## 文書抜粋
2015年4月24日金曜日

金地金は支払手段ではなく、モノである

金地金には代用通貨としての側面がありますが、税法上はモノとして扱われています。

ですから国内取引においては、課税資産として購入時には消費税を支払わなければなりません。

また、海外からの輸入時には課税貨物として税関に消費税を支払わなければなりません。


海外から携帯して持ち込む場合には、金地金1キログラムまでは税関申告不要で消費税が掛からないという説がありますが、これはまったくの誤解となります。


誤解の原因は次のことになります。

「支払手段等の携帯輸出・輸入申告書」
100万円相当額を超える現金・小切手等を携帯して、外国に持ち出す又は外国から持ち込む場合には、税関に「支払手段等の携帯輸出・輸入申告書」の提出が必要です。

申告対象
◎ 次のものの合計額が100万円相当額を超える場合
・ 現金(本邦通貨、外国通貨)
・ 小切手
・ トラベラーズ・チェック、旅行小切手
・ 約束手形
・ 有価証券(株券、国債等)
◎ 金の地金(純度90%以上)の重量が1kgを超える場合



これを見ると、1キログラムを越える金地金は申告しなければならないとあるので1キログラムまでならば申告不要と解釈しても無理は有りません。

さらに、金地金は支払手段(現金や小切手など)と考えてしまい、輸入時においてはモノ扱いされないから消費税が掛からないと解釈されてもおかしくはないでしょう。

しかしながら、よくよく見ると「支払手段の」ではなく「支払手段等の」 となっており、金地金は支払手段と並列されているので「等」に分類されると読み取れます。
そして、等ということは支払手段ではないので、やはり金地金はモノ扱いということになるのです。


モノ扱いということは、他の携帯輸入品(課税貨物)と同じく20万円を越える場合には、携帯品として「携帯品・別送品申告書」において申告をして消費税の支払いが必要となります。


非常にややこしいことなのですが、金地金1キログラムを携帯して輸入する際には支払手段等としての税関申告は不要だが、携帯品としての申告は必要で消費税の納税義務もあるということです


以上のように、税関が出している 「支払手段等の携帯輸出・輸入申告書の記入例」を見ると、金地金1キログラムまでは持ち運べば申告不要なので消費税が不要と誤解し、悪意がないのに密輸になってしまう恐れがあります。

税関には、こういう誤解が生まれないような表現表示を望みます。

2015年4月23日木曜日

為替レートと物価の関係

 日本は輸入大国で、原材料を含めるとほぼすべての生活を輸入に頼っています。
従って、円高になればデフレ(物価安)となり、円安になればインフレ(物価高)となります。

では、為替レートと物価の関係が完全に比例するのでしょうか?
これを調べたところ、大変興味深いことになりました。

結果からいいますと、約10%円高が進行すると物価は約5%下がっています。また、約10%円安が進行すると物価は約5%上がります。

為替レートの変動量に対して、物価はその半分の変動量になる結果となりました。

何故なのでしょうか?
おそらく、企業や商店が物価の変動量を吸収しているのではと思われます。

円高になってもその分全部は価格を下げずに利益を商店や企業が留保する。

## 提供情報
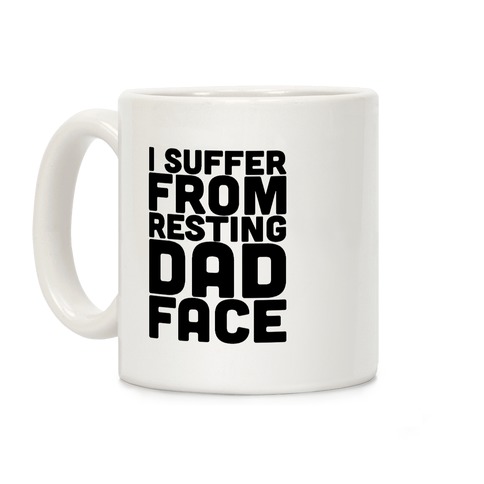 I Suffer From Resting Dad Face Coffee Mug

--

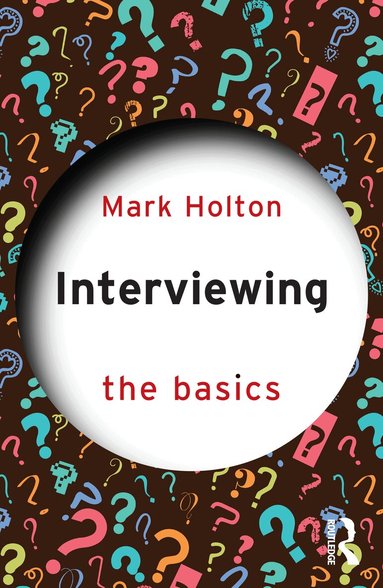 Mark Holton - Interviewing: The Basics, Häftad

==

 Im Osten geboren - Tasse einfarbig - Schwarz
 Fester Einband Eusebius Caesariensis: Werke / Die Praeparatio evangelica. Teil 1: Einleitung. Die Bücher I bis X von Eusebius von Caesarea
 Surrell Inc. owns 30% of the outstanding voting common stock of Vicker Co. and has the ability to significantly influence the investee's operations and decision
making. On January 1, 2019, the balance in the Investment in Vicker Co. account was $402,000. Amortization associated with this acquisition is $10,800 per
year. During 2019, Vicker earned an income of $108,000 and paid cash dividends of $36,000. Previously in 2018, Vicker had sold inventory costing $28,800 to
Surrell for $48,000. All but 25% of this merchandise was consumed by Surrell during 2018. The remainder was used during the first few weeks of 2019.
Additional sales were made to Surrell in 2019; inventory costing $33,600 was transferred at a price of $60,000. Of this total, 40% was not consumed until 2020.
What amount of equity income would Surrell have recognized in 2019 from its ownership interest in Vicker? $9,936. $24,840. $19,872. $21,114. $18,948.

## 作業内容
文書抜粋のうち、「2015年4月23日木曜日」で始まり「これを調べたところ、大変興味深いことになりました。」で終わる部分を、一字も変えずに書き写してください。 上に並んだ行は参照しなくてかまいません。

## 回答
2015年4月23日木曜日

為替レートと物価の関係

 日本は輸入大国で、原材料を含めるとほぼすべての生活を輸入に頼っています。
従って、円高になればデフレ(物価安)となり、円安になればインフレ(物価高)となります。

では、為替レートと物価の関係が完全に比例するのでしょうか?
これを調べたところ、大変興味深いことになりました。